▶ [Extract to read]
=-=-=

Wednesday, December 15, 2010

Veteran US diplomat Richard Holbrooke dies

WASHINGTON:

Richard Holbrooke, the US special envoy for Afghanistan and Pakistan and a key figure in the 1995 peace agreement that ended three years of war in Bosnia, died on Monday from a heart ailment.

Holbrooke, 69, died after undergoing surgery for a torn aorta at a Washington hospital. He fell ill on Friday while working at the State Department on the building’s seventh floor where US Secretary of State Hillary Clinton has her office.

His death comes at a critical time for US policy, with the US administration due to conduct a review of its troop surge in Afghanistan and campaign against the Taliban on both sides of the Afghan-Pakistan border.

Obama called him “a towering figure in American foreign policy, a critical member of my Afghanistan and Pakistan team, and a tireless public servant who has won the admiration of the American people and people around the world.”

Just before Holbrooke’s death, Obama had told members of his family at a State Department holiday reception just hours earlier: “America is more secure and the world is a safer place because of the work of Ambassador Richard Holbrooke.”

A hard-nosed trouble shooter, Holbrooke is perhaps best known for brokering the 1995 peace agreement that ended three years of war in Bosnia.

Dubbed “the bulldozer” for his impatient, hard-charging style, Holbrooke alternately browbeat and cajoled the nationalist leaders of former Yugoslavia until he succeeded in forging a peace deal in November 1995 in Dayton, Ohio, following a round of Nato air strikes against Serb forces.

The Dayton agreement, despite criticism, has held the shaky Bosnian state together despite persistent tensions among rival communities. After the signing of the peace agreement, Holbrooke recounted the roller-coaster negotiations in a well-received book, “To End a War,” in which he argued the case for a robust US foreign policy that includes a readiness for military action to prevent possible genocide.

Holbrooke was quoted by the BBC as saying he had no qualms about negotiating with “people who do immoral things.”

“If you can prevent the deaths of people still alive, you’re not doing a disservice to those already killed by trying to do so,” he said. “And so I make no apologies for negotiating with Milosevic and even worse people, provided one doesn’t lose one’s point of view.”

=-=-=

(Saved entries)
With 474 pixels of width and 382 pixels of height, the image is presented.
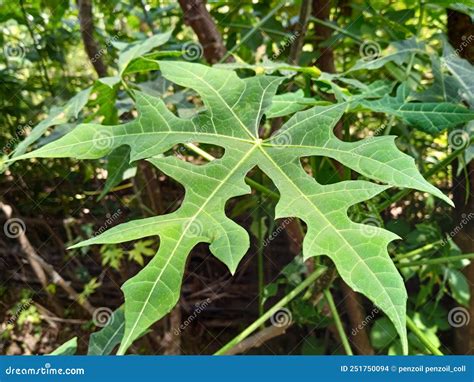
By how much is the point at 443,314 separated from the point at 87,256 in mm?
1201

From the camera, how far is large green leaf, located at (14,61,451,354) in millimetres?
591

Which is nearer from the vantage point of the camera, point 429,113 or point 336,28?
point 429,113

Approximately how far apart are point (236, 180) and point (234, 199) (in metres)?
1.14

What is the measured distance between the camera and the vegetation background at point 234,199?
3.76 ft

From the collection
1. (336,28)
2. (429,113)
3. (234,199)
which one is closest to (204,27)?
(336,28)

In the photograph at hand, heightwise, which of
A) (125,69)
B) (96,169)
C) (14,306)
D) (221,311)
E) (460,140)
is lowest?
(221,311)

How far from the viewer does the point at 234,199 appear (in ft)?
6.14

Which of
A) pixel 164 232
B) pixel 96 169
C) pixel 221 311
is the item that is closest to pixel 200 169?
pixel 164 232

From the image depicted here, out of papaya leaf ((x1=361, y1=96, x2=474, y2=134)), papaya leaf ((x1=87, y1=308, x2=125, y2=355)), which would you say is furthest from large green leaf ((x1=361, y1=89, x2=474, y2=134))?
papaya leaf ((x1=87, y1=308, x2=125, y2=355))

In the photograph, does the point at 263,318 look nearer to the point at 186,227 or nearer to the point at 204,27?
the point at 186,227

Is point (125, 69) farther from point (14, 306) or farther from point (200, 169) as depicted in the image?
point (14, 306)

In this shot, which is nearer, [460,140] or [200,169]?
[200,169]

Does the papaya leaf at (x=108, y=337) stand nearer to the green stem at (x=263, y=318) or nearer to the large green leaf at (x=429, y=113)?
the green stem at (x=263, y=318)

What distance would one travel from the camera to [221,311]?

=-=-=

▶ [Task set]
A – Answer these questions about the news report on Richard Holbrooke's death.
(i) How old was Holbrooke when he died?
(ii) Where was he working when he fell ill on Friday?
(iii) What was the title of the book in which he recounted the Bosnia negotiations?
B – Using the news report on Richard Holbrooke's death, explain why Holbrooke said he made no apologies for negotiating with Milosevic and even worse people.

▶ [Solutions per task]
A –
(i) He was 69.
(ii) He was working at the State Department, on the building's seventh floor.
(iii) The book was "To End a War."

B – Holbrooke held that if you can prevent the deaths of people still alive, trying to do so is no disservice to those already killed. He made one condition: the negotiator must not lose his or her own point of view.